Eco angst and other emissions

PRESENT TENSE: YOU DON'T NEED much energy to wag a finger, as we discovered following this week's study revealing the Irish …

PRESENT TENSE:YOU DON'T NEED much energy to wag a finger, as we discovered following this week's study revealing the Irish population's growing use, and nonchalant waste, of energy, writes Shane Hegarty

As prices rise along with consumption, we were told that low income households face a future of 'energy poverty'.

But an unmentioned by-product of this is how, for many, the end of cheap fuel will be accompanied by a shortage of something else that's been in ready and cheap supply in recent years: environmental angst.

The statistics about energy usage - compiled by Sustainable Energy Ireland - were interesting, but much coverage reached for a rather obvious conclusion. We are, we were informed, a wasteful lot.

READ MORE

This is news? The Irish may prove to be champions, but as a species we've long proven ourselves to be pretty profligate. We waste time, money, water, food. We waste our health on fags, our lives through bad driving. And when wealthy enough to be wasteful, we exercise that right with especial vigour.

There is an argument, as a repost to Green rhetoric, that we've been wasting our individual guilt too. That all that 'power of one' talk only shifts a responsibility onto individuals whose contribution to global warming is minimal when compared to that of corporations; that the efforts of the few people in this island will be rubbed out by the actions of developing nations.

But when Sustainable Energy Ireland talked about the so-called 'comfort effect' - by which bigger houses and more appliances outweigh the benefits of greater energy-efficiency - they could include angst in that definition.

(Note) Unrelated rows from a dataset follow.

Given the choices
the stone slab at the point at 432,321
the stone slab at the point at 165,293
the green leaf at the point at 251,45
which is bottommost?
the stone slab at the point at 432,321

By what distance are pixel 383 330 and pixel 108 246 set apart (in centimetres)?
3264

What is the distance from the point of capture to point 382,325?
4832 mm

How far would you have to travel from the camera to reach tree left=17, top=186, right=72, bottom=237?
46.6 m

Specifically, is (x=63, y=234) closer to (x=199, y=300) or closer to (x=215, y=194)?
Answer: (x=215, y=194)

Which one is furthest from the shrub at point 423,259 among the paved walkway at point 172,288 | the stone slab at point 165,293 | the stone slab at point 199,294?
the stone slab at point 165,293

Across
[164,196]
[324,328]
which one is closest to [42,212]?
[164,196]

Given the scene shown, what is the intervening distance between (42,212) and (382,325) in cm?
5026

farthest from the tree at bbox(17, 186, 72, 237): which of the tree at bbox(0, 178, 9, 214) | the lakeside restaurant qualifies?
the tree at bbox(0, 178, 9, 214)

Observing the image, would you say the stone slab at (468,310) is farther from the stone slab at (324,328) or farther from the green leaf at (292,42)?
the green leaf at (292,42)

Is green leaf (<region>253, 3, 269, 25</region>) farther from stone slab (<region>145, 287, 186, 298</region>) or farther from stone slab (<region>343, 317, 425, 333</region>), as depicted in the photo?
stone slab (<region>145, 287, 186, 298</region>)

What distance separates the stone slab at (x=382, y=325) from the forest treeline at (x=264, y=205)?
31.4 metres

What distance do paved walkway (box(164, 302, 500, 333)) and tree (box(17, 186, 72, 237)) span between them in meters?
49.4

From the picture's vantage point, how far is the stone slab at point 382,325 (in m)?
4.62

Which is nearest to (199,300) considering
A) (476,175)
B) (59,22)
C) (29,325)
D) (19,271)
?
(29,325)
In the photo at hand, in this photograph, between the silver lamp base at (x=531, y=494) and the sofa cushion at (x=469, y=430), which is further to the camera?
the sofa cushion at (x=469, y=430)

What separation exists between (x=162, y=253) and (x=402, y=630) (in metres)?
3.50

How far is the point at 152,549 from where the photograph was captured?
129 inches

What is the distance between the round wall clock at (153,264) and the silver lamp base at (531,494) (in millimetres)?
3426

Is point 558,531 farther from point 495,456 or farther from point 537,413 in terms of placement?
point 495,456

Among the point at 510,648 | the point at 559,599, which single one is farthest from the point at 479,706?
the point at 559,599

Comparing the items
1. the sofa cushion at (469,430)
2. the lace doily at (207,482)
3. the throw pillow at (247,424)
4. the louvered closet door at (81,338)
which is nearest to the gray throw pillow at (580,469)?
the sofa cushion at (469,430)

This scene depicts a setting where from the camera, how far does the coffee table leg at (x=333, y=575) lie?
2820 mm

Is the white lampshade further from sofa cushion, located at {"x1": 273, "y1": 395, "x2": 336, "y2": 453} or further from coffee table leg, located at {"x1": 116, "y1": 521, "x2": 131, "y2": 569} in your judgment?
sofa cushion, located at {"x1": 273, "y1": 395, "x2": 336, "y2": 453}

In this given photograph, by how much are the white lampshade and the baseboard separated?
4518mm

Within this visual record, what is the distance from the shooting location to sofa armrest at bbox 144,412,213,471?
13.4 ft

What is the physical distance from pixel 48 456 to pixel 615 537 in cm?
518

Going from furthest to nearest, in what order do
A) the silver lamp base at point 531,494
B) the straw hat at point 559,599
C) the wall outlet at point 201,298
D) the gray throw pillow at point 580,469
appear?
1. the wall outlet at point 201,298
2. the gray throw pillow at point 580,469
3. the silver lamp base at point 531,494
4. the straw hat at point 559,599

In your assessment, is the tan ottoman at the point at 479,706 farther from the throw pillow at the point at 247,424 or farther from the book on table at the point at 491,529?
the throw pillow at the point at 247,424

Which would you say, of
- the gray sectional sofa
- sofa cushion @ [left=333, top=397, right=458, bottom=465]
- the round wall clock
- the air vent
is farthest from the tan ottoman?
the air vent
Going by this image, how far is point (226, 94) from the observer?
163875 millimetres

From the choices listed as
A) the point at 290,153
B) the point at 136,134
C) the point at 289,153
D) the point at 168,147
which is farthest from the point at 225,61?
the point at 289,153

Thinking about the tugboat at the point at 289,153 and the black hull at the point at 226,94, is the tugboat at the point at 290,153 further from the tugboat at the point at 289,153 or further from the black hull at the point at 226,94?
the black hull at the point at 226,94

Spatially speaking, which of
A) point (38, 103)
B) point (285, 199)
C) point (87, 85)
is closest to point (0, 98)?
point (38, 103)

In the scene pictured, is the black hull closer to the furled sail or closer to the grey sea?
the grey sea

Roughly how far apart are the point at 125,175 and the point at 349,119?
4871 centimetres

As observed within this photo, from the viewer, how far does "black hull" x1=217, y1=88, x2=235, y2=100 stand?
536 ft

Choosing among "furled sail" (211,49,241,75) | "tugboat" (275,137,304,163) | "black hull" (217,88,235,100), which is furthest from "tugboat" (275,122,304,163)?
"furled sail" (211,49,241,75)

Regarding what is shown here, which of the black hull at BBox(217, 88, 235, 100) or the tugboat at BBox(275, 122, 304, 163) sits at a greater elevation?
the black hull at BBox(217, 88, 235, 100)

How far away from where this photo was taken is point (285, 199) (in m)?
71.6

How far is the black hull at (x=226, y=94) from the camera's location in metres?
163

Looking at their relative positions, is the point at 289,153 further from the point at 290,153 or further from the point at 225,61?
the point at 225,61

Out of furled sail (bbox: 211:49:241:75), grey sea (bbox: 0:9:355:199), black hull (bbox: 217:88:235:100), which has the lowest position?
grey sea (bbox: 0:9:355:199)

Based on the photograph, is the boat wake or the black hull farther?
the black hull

Environmental angst is a luxury available largely to those who can afford it, and the West has been able to afford great amounts of it in recent years.

Of course, it has been accompanied by great doses of double standards: people recycle bottles, but buy bottled water; they insulate houses, but fill them with extra appliances; they buy local food, but stick it in giant American fridge-freezers. They mean well, but they're just a bit too human.

However, if costs continue to rise, we will be burdened by the debt and less so by angst. Or, rather, our fears about wastage will be financially, instead of environmentally, motivated. It will be about saving the budget, not the planet. And in that, we'll come a little closer - though not close enough - to knowing what it's like to be among the greater number of people on this planet who can't afford to feel so angst-ridden about the planet.

It's been proven time and time again that only the threat of penalty - financial or legal - forces us to shape up. But even if a carbon levy, for example, comes with a rebate for low income households, there will be plenty of others stuck in an environmental and financial catch-22.

Say you're a young couple, who bought a home in the sprawling suburbs two years ago in an effort to get up the property ladder. Then the property market stalled, and suddenly you're stuck in a poorly-constructed house, without a decent public transport system and expecting a child whose school may be some distance away.

That finger-wagging about reducing energy usage and bills will be pretty irritating as you sit in your heat-leaking house, needing to drive everywhere, while at the whim of inept planning, the vicious undercurrents of the global economy and fuel costs made jittery by faceless speculators. The power of one will feel pretty meek.

Energy poverty, then, may even finally halt the rather questionable carbon offset industry. If we can just about afford to pay our fuel costs, we'll be pretty hard-pressed to shell out extra to make ourselves feel better about the energy we do use.

And yet, the irony of all this is that the global energy crisis will be far more effective in getting the environmental movement what it wants. The Green Party can't be certain that it will survive in a period of austerity, but it may go down having inadvertently got their way. Because there's nothing like a bit of global panic to get things moving quickly.

And we are indeed in a state of panic, especially in Britain and on the Continent. Financial penalties will reduce the public's use of energy, but the cold sweat of governments and multinationals will fuel the development of more efficient, cleaner energy at a speed that political lobbying could not.

The current situation will focus minds somewhat. It will focus our minds as we sit at home in an extra jumper rather than light the fire. It'll focus the minds of companies held to ransom by truckers and oil traders. Already, SUV sales are down in the US, where people are driving fewer miles for the first time in 30 years. Globally, airmiles may be the next to drop. And, all the while, environmentalists will delight quietly in our discomfort.

And they won't be feeling any angst about that.